A run of records
»»
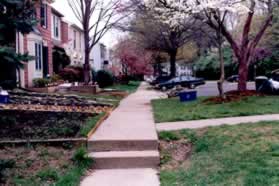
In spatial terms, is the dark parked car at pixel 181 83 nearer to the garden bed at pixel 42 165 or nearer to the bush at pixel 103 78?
the bush at pixel 103 78

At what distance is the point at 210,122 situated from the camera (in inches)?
379

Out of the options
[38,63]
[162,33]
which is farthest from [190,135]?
[162,33]

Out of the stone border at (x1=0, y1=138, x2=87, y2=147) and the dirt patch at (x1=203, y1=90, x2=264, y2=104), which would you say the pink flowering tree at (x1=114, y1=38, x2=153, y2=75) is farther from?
the stone border at (x1=0, y1=138, x2=87, y2=147)

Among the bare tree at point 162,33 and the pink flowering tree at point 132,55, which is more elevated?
the bare tree at point 162,33

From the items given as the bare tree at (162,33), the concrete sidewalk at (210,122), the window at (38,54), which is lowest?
the concrete sidewalk at (210,122)

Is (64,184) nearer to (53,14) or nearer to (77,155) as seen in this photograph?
(77,155)

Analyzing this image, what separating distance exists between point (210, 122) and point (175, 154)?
2.73 meters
««
• WHAT YOU ARE ASKED TO DO:
Format the lines from the one holding "Analyzing this image, what" through the end of the records, both included, as a JSON list of strings with one string per line. Leave out blank lines.

• EXERCISE SOLUTION:
[
  "Analyzing this image, what separating distance exists between point (210, 122) and point (175, 154)?",
  "2.73 meters"
]